Und durch den Kopf des alten Mannes geht mancherlei. Frohes und Trauriges. Auch daran hatte es nicht gefehlt und nicht an den Sorgen. Das Schwerste war aber doch gewesen, als sie damals ihm die Kunde gebracht, daß sein Sohn Volker in Bahia am gelben Fieber gestorben. Da galt’s stark sein und die Schwiegertochter trösten und aufrecht halten und für die Enkelkinder sorgen, den Pieter und die Antje. Und er hatte es rechtschaffen gethan und gut hatten sie’s alle drei bei ihm gehabt: aber auch auf Zucht und Ordnung hatte er gehalten, wie sich’s gehört. – Sein Wille galt.

Und nun war der Pieter eingesegnet worden. „Junge, was willst du werden?“ hatte Klas ihn um Weihnachten gefragt. Da hatte der Schlingel gelacht und geantwortet: „Na, was anders als Seemann?“ Und der Alte hatte dazu genickt und die Mutter, die Wiebke, war hinausgegangen und hatte heimlich geweint. Aber sie wußte es: gegen den Alten und ihren Jungen zusammen kam sie nicht auf. Sie mußte sich drein geben.

So war der Tag der Abreise gekommen, früh im April. Die Bark „Marie Sandow“ lag seeklar draußen auf der Reede, und geschieden mußte sein, wie weh es der Mutter auch ums Herz war. Pieter war weniger gerührt. Er freute sich eigentlich über die Maßen auf die große weite Welt mit dem vielen Salzwasser auf ihr, und die Thränen wollten gar nicht kommen.
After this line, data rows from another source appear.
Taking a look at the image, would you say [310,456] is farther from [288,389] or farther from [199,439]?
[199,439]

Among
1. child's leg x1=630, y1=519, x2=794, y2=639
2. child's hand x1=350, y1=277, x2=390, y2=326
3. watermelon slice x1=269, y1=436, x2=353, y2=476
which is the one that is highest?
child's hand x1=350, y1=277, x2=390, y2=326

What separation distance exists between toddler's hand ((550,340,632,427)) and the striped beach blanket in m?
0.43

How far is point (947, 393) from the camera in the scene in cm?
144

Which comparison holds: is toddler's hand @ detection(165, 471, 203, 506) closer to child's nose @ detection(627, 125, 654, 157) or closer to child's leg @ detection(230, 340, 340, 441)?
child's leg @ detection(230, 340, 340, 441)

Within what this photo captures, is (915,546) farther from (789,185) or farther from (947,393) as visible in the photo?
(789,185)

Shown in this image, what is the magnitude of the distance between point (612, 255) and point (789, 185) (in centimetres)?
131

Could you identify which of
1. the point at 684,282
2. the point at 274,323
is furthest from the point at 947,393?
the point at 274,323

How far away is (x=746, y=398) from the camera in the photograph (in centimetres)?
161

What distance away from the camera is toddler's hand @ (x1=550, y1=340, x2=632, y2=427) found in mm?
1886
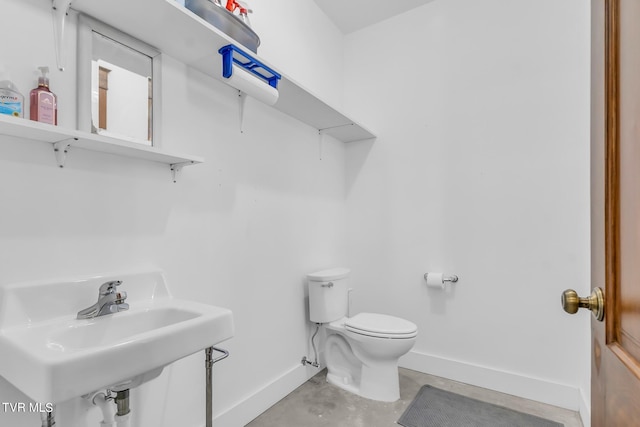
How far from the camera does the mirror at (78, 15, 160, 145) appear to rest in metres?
1.17

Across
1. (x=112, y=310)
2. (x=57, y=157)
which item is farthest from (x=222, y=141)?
(x=112, y=310)

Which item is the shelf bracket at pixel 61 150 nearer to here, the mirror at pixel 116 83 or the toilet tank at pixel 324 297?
the mirror at pixel 116 83

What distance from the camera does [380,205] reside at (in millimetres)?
2576

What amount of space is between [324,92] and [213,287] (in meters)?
1.67

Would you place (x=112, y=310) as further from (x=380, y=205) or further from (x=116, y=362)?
(x=380, y=205)

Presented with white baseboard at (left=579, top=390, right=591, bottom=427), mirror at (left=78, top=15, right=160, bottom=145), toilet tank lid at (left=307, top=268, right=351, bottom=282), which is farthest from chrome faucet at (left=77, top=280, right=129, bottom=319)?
white baseboard at (left=579, top=390, right=591, bottom=427)

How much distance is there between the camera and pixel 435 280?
226 centimetres

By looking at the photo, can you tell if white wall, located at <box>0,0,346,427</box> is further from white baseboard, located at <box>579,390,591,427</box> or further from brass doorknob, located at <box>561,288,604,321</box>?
white baseboard, located at <box>579,390,591,427</box>

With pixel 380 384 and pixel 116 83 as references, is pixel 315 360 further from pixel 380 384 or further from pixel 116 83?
pixel 116 83

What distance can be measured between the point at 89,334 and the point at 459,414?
184 cm

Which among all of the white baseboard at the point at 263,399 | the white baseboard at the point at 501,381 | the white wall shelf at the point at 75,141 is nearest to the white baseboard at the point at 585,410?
the white baseboard at the point at 501,381

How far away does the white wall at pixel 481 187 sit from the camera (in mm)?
1962

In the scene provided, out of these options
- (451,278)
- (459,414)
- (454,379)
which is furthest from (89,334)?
(454,379)

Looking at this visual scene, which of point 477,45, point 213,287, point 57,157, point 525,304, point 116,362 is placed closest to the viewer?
point 116,362
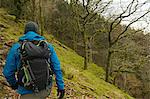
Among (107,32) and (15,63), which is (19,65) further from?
(107,32)

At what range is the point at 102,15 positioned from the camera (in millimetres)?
26531

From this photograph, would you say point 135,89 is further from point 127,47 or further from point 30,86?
point 30,86

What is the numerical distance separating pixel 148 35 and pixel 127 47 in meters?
2.39

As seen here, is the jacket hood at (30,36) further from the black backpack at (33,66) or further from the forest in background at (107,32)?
the forest in background at (107,32)

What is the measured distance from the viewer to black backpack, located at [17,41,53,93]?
16.4 feet

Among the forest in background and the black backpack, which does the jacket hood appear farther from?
the forest in background

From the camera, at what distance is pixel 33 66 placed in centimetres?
502

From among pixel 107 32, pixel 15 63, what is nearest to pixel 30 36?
pixel 15 63

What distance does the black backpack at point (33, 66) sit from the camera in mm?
5004

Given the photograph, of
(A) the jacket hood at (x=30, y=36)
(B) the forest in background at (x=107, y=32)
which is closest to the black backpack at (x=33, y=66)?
(A) the jacket hood at (x=30, y=36)

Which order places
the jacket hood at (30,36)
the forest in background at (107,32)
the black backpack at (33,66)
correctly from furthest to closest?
the forest in background at (107,32) < the jacket hood at (30,36) < the black backpack at (33,66)

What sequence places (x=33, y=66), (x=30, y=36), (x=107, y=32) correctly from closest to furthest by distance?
(x=33, y=66), (x=30, y=36), (x=107, y=32)

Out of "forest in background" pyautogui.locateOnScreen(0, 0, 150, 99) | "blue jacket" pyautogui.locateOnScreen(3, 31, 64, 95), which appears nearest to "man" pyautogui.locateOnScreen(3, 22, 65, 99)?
"blue jacket" pyautogui.locateOnScreen(3, 31, 64, 95)

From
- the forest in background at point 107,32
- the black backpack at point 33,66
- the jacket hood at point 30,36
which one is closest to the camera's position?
the black backpack at point 33,66
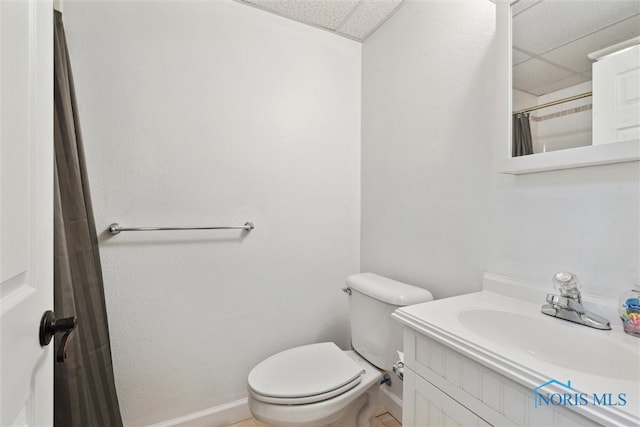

Aber als die Mutter ihn zum letztenmal umarmte und ihm sagte: „Min leev oll Jung, nu vergeet ok nich, dat du ut ’n Christenhuus büst un wohr di vör all de Slüngels uu Verführers, un komm mi ok mit ’n gude Gewissen un blanke Ogen torügg!“ da hatte er sie groß angesehen und nur gesagt: „Darup verlaat di man, Mudder!“ – Dann hatte er Antje flüchtig die Hand gegeben: „Lütt Deern, holl di munter: ick bring di ok ’n lüttje Negerpopp mit!“, hatte seinen Kleidersack aufgeladen und war hinter dem Großvater hergetrottet, der still und bedächtig den Weg zum Strande, wo das Boot lag, hinunterging. Den Jungen wollt’ er an Bord bringen und dann draußen kreuzen, ob’s was zu thun gebe. Vom Fenster winkte die Mutter mit ihrem Tuch; aber Pieter sah es nicht vor dem großen Sack, den er auf der Schulter trug: und in der Thür stand Spitz und bellte. Von der See her wehte kräftige Brise, und die Brandung lief donnernd und rauschend auf den Strand – – Leb’ wohl!“ Heims.